A chemical reactant explosion at Sisler Hall seriously injured a student and shut down traffic around 5:45 p.m. Wednesday, and authorities said the building will be closed all day today.
Gainesville Fire Rescue Department Chief Gene Prince said a student, whose name was not released, was working alone in a lab on the second floor "under a protective hood" when the explosion occurred.
Paramedics transported the student to Shands at UF in serious condition to be treated for burns.
Firefighter Andrew Marsh, 25, was one of the first to enter the building. He suffered minor burns to his eyes and face and was later released in good condition.
After the explosion, a GFR hazardous materials unit set up a makeshift bathing station in front of Sisler Hall where the team hosed people down outside the building. Police blocked off the surrounding traffic area, which created a backlog of about seven city buses waiting to pass the corner of Union Road and Buckman Drive.
According to GFR, one of the known agents involved in the research is sodium azide, a chemical found in some rocket propellants and car airbags.

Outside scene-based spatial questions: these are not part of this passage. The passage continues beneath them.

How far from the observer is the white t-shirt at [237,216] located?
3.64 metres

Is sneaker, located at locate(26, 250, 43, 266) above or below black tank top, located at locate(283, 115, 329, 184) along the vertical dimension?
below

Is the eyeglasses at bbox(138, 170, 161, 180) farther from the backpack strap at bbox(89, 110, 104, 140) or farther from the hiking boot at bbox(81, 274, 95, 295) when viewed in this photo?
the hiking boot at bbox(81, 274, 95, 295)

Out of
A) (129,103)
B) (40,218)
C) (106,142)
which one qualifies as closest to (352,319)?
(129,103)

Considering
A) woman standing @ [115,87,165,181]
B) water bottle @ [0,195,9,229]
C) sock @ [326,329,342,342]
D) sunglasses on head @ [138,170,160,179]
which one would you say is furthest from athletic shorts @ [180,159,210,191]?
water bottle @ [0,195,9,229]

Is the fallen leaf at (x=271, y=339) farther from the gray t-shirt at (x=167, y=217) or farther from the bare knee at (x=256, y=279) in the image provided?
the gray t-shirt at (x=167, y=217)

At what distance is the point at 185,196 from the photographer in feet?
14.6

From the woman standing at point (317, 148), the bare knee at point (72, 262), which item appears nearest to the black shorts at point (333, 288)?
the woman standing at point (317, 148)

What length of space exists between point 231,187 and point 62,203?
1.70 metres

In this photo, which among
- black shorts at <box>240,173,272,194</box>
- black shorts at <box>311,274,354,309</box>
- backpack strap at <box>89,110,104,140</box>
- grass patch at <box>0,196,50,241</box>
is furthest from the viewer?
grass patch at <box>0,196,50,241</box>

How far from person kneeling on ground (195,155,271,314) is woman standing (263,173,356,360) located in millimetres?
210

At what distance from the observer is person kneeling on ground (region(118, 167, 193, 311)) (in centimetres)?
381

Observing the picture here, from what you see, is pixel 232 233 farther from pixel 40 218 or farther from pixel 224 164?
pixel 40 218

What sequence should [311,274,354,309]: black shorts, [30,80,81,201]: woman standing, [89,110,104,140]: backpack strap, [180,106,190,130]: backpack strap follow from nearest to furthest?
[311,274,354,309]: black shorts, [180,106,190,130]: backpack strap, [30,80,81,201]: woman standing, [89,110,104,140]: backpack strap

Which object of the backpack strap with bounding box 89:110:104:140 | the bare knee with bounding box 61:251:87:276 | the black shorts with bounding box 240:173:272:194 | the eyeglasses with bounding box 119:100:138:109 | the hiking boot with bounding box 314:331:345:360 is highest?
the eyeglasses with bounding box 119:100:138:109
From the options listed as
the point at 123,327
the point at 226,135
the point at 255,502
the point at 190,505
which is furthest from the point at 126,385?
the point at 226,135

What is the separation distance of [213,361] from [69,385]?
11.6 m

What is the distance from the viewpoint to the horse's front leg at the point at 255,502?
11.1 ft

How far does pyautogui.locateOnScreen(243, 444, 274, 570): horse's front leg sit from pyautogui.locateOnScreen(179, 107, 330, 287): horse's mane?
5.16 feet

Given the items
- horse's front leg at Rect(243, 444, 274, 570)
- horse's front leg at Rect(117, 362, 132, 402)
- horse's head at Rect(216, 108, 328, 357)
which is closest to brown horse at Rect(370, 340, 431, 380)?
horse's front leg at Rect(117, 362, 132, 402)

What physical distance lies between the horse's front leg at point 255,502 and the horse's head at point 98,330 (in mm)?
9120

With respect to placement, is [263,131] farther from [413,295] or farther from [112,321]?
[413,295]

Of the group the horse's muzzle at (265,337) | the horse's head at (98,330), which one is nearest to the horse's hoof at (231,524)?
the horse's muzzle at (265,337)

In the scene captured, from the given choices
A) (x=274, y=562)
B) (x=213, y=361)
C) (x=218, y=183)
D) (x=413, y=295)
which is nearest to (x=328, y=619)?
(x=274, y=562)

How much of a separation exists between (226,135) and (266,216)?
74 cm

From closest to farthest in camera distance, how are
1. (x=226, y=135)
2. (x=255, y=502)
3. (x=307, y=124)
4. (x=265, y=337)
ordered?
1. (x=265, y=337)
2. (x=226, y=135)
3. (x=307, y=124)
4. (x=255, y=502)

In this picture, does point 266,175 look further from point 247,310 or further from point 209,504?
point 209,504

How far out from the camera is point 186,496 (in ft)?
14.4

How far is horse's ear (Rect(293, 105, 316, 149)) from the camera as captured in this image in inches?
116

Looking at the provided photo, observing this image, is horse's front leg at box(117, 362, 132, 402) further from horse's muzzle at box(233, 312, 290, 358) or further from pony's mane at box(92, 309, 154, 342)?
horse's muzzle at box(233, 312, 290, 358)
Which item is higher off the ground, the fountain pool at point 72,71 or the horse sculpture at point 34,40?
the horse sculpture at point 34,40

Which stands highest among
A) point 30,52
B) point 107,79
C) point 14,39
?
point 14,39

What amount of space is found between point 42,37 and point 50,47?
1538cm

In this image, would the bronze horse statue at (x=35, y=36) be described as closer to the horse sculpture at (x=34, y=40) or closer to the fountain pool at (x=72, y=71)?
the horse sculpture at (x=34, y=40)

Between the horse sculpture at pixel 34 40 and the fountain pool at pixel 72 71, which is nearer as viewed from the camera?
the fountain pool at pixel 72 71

The Centers for Disease Control and Prevention identifies sodium azide as a potentially deadly chemical that, when involved in an explosion, can cause burns and expose people to toxic gas.
Brittany Garner, a 19-year-old psychology sophomore, was in a group of students who waited on the corner and found out her General Chemistry class was canceled.
"It has to be an upper-level class," she said, "because our labs don't start until next week."
Officials remained at the scene for more than four hours. Sisler Hall will remain closed for at least 24 hours pending an investigation, according to GFR and GPD.
A firefighter hoses down Union Road after a chemical reactant explosion at Sisler Hall on Wednesday evening.
A Gainesville Fire Rescue Department worker stands in front of a fire engine after hosing down Union Road.
A self-contained breathing apparatus, used by firemen to prevent the inhalation of contaminated air, sits on the ground ready to be used for entry into Sisler Hall.
Gainesville Fire Rescue workers don hazardous materials suits in preparation for entering Sisler Hall on Wednesday night.
UF students watch as Gainesville Fire Rescue Chief Gene Prince is interviewed about the chemical explosion at Sisler Hall on Wednesday.